試しに立って目を閉じて、体を十分リラックスさせた上で下顎を前とか横とかに大きく動かしてみて下さい。姿勢が微妙に変化する事を体感されるでしょう。下顎のズレ、つまり体に対するかみ合わせのズレ(この場合、上顎と下顎のズレではありません。見かけ上、歯並びが良さそうに見えても体に対しては大きくずれている方はたくさんいらっしゃいます)が姿勢のずれにつながる事がご理解いただけたでしょうか。
顎がずれると姿勢が変わります。そのままだと体が倒れてしまいますので、まず頭を傾けてバランスをとります。その傾きを今度は肩をずらして補正します。その肩のズレを腰でまた補正します。そのズレをひざ、それを足の裏と体全体で補正しますので、体が前述したようにぐにゃぐにゃになってしまいます。
首の痛み、肩こり、腰痛、ひざの痛み、足の痛みなどがかみ合わせの不調和からくる事が解られるでしょう。また、頭痛も顎の筋肉が頭につながっていますので、その筋痛を頭痛として感じる事がよくあります。この様な症状で歯科を訪れる方はほとんどいらっしゃらないと思いますが、実はかなりの部分を占めているのではないかと感じます。検査しても特に悪くないのにすっきりしないという方は、かみ合わせのチェックをお勧めします。

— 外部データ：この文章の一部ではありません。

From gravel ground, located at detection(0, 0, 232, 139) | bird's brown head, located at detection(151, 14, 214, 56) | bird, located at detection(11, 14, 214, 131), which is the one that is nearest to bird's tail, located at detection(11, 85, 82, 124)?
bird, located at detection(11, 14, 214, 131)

話がずれました。今の子ども達の口の中を診ると、軟食による咬む力のトレーニング不足により、顎の成長に際して適切な刺激が加わらないため成長不足になります。すると歯がうまく並びきれずに歯並びが、がたがたになり、結果かみ合わせのズレや、下顎のズレを引き起こします。それが姿勢のゆがみにつながっていきます。その他に生活習慣も大きく作用するのですが、ここでは省きます。
体のゆがみの中で、特に注意しなければいけないのが首のゆがみです。首の骨の中には、脳に栄養を送る大切な血管が通っています。首が歪むとその血管を圧迫する事になり、脳に行く血流が減少し、脳が慢性的な虚血状態に陥ります。脳は全てをコントロールする中枢ですので、その影響が体のあちこちに波及していきます。
例えば免疫系に影響すると、免疫力の低下を及ぼし、アレルギー疾患の増加につながります。今の子ども達の花粉症やアレルギー疾患の数は、一昔前に比べると驚異的な増加をしています。もちろん大人も似たような傾向です。
精神的な部分に影響すると、うつ、引きこもり、ニート、パニック症候群など、昔はあまりお目にかかることのなかった症状を引き起こします。小学生から既にうつ患者がいるこの現実を皆様はどう感じられるでしょうか?私はもうすぐ42になりますが、私が小学生の頃を思い起こしてみると、毎日友人とクラブ活動をしたり、遊びまわったりして、うつ状態に陥るなど考えられませんでした。まわりを見ても、おとなしい子は確かにいましたが、うつとは少々違ったと思います。
つまり、結論を申しますと、突然きれたりする子供は、環境の影響もありますが、実は体の方がそうならざるを得ない所まで追い込まれていたのではないかと私は思います。脳が虚血状態で、いつもすっきりせず何かもやもや、イライラしていて、何かのはずみでそれが爆発するのでしょう。今の子ども達のかみ合わせや姿勢を見ていると、その予備軍が無限にいるような気がしてぞっとしてしまいます。
少年犯罪を犯した人のかみ合わせ、姿勢の状態などを綿密に調査したら何らかの結論が得られるような気がしてなりません。もちろんそれは今のところ、不可能でしょう。まさかかみ合わせと姿勢、犯罪心理が関係しているなどと認識している方はほとんどいないでしょうから。
体の問題で、犯罪につながってしまったとすると、多少ですが同情の余地があるのかもしれません。また、その予備軍を適切に治療する事によって、犯罪の発生を未然に防ぐ事もできるのかもしれません。
もう一つ、犯罪と食の関係も書きたかったのですが、また次の機会にゆずります。